Ali’s lawyer Asaf Weitzen argued that because the thousands of asylum seekers who were ordered to Holot never saw a judge or had a trial, the state must overturn all of their detention summons. The petition stated (via Haaretz):
“The detention orders, from first to last, were issued without hearings, without clear and transparent criteria and without giving any justification, turning the authority of agency officials into a double-edged sword that cuts down the world of everyone against whom ‘detention orders’ were issued, together with the foundations of our judicial system.”
For the state of Israel, Holot is not classified as a prison or jail, so regular rules involving trials, judges and juries do not apply.
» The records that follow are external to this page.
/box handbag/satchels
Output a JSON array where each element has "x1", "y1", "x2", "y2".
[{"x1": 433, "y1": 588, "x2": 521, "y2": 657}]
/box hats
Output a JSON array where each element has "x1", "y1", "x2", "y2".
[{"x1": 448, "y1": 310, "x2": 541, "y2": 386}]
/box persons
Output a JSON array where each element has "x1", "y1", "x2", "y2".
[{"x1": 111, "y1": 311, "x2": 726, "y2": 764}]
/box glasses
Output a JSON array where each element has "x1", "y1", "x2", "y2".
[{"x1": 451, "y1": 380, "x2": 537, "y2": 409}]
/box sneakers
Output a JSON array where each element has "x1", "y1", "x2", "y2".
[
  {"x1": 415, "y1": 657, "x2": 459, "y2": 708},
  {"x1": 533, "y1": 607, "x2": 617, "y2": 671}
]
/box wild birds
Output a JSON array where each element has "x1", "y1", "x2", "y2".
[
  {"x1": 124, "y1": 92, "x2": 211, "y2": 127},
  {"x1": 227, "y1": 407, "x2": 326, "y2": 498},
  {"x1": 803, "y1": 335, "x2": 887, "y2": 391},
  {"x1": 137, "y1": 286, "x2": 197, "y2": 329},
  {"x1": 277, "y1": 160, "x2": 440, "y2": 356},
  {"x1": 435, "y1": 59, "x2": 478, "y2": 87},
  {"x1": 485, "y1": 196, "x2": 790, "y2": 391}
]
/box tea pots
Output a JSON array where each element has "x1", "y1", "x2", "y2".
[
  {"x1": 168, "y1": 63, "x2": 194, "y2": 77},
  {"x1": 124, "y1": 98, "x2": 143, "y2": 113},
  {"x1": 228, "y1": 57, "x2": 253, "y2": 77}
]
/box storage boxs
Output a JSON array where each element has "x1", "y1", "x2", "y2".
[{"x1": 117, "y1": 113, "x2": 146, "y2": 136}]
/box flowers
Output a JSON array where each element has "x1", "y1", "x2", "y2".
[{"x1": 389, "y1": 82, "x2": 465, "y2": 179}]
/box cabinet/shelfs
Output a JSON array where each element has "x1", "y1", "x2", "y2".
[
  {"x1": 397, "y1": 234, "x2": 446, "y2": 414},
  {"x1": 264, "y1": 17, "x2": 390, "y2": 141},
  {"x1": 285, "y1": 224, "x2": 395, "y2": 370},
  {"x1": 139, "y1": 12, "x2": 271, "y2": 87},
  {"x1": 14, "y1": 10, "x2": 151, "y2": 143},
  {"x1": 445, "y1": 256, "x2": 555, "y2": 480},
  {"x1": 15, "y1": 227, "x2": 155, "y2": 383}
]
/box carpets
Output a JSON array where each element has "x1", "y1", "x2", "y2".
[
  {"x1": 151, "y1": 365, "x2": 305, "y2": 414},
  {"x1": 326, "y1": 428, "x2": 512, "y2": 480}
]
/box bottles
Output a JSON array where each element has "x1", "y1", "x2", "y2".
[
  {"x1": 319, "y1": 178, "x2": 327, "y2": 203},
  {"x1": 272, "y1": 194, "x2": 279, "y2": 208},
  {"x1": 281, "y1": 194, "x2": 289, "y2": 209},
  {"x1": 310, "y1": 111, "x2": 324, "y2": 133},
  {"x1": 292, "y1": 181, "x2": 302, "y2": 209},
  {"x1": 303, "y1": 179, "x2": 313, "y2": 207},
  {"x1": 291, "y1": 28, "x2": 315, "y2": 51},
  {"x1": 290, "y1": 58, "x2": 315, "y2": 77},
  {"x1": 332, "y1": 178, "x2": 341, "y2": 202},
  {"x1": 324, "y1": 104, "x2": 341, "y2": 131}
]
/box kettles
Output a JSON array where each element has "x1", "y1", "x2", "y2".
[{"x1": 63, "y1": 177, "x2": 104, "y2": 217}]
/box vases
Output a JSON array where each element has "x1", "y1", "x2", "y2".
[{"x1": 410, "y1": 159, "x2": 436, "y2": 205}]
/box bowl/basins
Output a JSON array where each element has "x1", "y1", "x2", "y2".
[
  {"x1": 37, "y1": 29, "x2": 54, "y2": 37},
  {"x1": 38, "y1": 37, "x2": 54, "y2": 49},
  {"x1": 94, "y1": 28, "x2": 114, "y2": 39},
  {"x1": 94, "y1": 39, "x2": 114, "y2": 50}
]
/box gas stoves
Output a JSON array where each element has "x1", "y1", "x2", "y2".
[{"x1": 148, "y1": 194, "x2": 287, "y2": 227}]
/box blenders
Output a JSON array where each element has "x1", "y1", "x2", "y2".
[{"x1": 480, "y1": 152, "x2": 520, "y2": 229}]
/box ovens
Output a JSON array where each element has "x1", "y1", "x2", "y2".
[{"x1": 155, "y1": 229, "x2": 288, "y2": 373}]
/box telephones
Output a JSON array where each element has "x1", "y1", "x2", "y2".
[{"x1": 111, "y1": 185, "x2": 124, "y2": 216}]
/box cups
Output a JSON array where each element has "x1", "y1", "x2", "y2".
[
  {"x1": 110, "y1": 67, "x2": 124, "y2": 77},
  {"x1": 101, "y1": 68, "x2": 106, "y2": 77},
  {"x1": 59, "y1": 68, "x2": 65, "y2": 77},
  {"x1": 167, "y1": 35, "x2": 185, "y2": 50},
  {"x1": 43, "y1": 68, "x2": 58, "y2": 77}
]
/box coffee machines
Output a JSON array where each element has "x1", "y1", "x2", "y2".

The facility is a wasteland encircled in a trench of sun-dried sewage, off a dirt road where the only nearby structures are another prison, an army base and a crumbling abandoned gas station. Although it is staffed by the Israeli Prison Service, Holot is qualified uniquely as an “open facility,” with its own procedures and policies. Africans are allowed to leave the jail– comprised of small temporary structures made from shipping containers, resembling trailer-offices on construction sites– for a few hours. Still the inmates must check in with guards three times a day and are locked in at night.
Because prisoners are able to exit the front gates, unlike other detention facilities in Israel, journalists are not allowed to schedule a walk-through. So lawyers and aid groups must meet at squalid picnic tables off of the prison driveway. During my last visit to Holot, a baleful guard locked an African prisoner outside in the searing sun as a punitive measure for “speaking to a journalist.”
“We don’t know when the response [from the judge] will be or the hearing,” said Ali. But with his summons enforced next month, Ali noted, “I may be in Holot when the hearing comes.” In the meantime he is forced to resign his post with the African Refugee Development Center (ARDC) because the only employment Holot allows is working as the facility’s janitors for $5.70 per day.
“I will have to step down as according to the law I am not allowed to work while I am in Holot . However the board wants me to keep up directing the ARDC,” Ali said.
“I don’t want to be free when other people are behind bars when we have the same situation,” said the Darfurian activist and NGO professional of plans to continue organizing from within Holot. In the past he was incarcerated in Sudan for political activity and in Israel for five months at the notorious Saharonim prison, which is adjacent to Holot. There Ali was called “the leader” by his Israeli guards for instigating hunger strikes.
“We can do activism inside. All together, 2,000 people together inside in one place, that’s a lot of strength,” said Ali, continuing that he and other protest leaders are “working with volunteers to open an education center outside of Holot,” for professional training.